По Тугиру они прошли спокойно. Там кое-где лишь попадались перекаты. Пороги начались на Олёкме, когда они миновали устье речки Хани, впадавшей в Олёкму слева. А версты через три их встретил первый порог, «Сырлыр». И тут они получили свое первое крещение, когда прошли скалу «Нос шамана». Горбатым стариком торчала та скала у реки. Как лезвием она вонзилась в облака, плывущие над ней чуть-чуть не задевая ее, вот этот непонятный знак природы. Вокруг же, у подножия скалы, шумела тайга. Все шло уже к закату, и небо багровело, сквозь тучи брызгало лучами солнце… И этот «Нос шамана». Зачем и кто поставил тут его… И странно было: отсюда начинались все пороги на реке. Она же, словно чего-то опасаясь, вильнула влево здесь, ударилась с размаху всем своим потоком о скалы, рассудок потеряла и на полторы сотни верст, буквально, озверела.
— Тута пойдем шибко скоро! — засмеялся Акарка, глядя преданными карими глазами на Федьку. — Однако, тута киндигира, злые люди! — повел он рукой вокруг, показывая на окрестности реки, предупреждая Федьку об опасности.
— Ты их знаешь? — спросил он его.
Акарка закивал головой, стукнул себя кулачком в сухую грудь.
— Ибдери, ибдери!
Заметив вопросительную мину на лице у него, он виноватым голосом пробормотал:
— К жене пришел, от своих ушел, к киндигира пришел!
Он опустил голову, стыдясь своего низкого падения в глазах сородичей, пренебрежительно глядевших на «ибдери», по-русски — бедняка, такого, который не в силах был даже заплатить калым за жену: всего-то десяток оленей. Он не привел жену в свою юрту, ушел сам к ней, к ее родичам, попал в неволю к ним… От смущения, однако, он оправился быстро, посчитав, что уже в меру раскрыл свой позор. Да и в своей природной беспечности он был не в состоянии долго предаваться горестям.
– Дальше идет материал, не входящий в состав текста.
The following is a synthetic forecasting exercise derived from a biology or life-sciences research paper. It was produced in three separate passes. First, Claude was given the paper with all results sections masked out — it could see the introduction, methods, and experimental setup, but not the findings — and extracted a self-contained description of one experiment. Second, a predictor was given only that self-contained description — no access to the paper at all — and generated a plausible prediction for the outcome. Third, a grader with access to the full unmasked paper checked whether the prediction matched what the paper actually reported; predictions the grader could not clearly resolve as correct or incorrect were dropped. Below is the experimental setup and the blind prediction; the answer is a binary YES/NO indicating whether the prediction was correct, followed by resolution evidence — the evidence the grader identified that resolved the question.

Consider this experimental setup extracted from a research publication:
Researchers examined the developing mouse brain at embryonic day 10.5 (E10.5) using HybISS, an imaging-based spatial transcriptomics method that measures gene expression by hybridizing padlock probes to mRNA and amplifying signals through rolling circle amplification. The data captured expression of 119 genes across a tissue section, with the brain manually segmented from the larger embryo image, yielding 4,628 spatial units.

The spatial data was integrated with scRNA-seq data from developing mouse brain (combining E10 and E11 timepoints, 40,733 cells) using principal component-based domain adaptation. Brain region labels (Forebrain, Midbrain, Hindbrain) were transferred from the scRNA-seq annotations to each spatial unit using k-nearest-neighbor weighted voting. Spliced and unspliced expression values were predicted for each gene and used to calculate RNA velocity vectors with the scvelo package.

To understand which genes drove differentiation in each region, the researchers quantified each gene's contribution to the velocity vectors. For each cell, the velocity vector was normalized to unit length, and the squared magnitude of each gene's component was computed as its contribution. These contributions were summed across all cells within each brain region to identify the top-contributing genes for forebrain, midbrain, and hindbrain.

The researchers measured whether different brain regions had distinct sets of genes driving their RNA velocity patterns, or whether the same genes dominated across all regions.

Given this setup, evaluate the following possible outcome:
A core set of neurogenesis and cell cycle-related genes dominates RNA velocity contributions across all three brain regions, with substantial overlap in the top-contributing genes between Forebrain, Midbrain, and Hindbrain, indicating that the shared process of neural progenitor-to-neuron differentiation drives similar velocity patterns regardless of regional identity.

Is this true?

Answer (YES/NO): NO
Акарка был робок. Даже среди своих добродушных соплеменников он отличался робостью, поэтому прилепился к служилым. От них, бородатых и угрюмых, тянуло силой, которой не было у него самого: от их облика и глаз, больших и злых, казалось, что всевидящих. А голос!.. Если гаркнет, то, смотришь, шишки с кедра валятся, и стукоток разносится по всей тайге… А что уж говорить об их пищалях, самопалах, пушках… И он ходил журавликом, когда встречался где-нибудь с тунгусами, или им подворачивался вдруг якут, и на него взирал с почтением, когда он шел впереди отряда казаков. И он ловил такие взгляды. А те, его сородичи, по простоте своей, не ведали, что спутники его гоняли их гордеца, как мальчика по всем посылкам… Но он сносил все это только ради вот таких мгновений, чтобы увидеть глаза своих завистливых сородичей… Да, он был таким: изгоем, нищим. Но в редкие минуты своей пропащей жизни отхватывал он вот так куски скупого счастья… Он был не глуп и понимал, что вернуться к своим теперь уже не сможет, его раскусят быстро там, поймут, что он все тот же, голодранец… «Эй, ибдери! — услышит снова он тогда. — Эге-ей!»…
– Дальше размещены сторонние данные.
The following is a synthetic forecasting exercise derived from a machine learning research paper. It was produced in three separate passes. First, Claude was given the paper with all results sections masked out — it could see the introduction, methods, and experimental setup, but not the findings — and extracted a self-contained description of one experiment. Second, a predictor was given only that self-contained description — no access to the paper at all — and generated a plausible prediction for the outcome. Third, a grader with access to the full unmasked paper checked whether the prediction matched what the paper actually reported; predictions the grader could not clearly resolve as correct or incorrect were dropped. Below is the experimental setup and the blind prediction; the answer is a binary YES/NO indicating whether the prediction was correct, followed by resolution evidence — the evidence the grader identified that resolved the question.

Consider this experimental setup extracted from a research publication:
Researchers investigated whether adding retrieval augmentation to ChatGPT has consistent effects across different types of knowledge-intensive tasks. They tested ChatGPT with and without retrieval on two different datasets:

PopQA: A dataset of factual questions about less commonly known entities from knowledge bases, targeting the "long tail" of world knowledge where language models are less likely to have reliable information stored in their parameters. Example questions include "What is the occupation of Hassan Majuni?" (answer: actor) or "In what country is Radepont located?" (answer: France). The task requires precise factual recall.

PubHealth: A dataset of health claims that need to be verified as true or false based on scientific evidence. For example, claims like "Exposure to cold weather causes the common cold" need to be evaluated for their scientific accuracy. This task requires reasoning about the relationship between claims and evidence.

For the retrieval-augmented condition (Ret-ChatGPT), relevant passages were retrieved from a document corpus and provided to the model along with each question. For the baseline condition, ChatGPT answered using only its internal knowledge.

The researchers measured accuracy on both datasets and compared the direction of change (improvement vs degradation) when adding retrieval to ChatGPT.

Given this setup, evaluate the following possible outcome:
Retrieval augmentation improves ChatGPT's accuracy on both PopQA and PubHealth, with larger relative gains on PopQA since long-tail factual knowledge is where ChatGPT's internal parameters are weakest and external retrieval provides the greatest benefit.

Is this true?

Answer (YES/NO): NO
— Акарка, ты не веришь в Бога? — пристали казаки к тунгусу, заметив, что на его груди болтается только кожаный мешочек и не видно было креста. Они, изнывая от трезвости и безделья, старались завести его, чтобы он начал ругаться по-своему. Уж очень занятно выходило у него, когда он, ругаясь, мешал русские и свои, тунгусские, слова.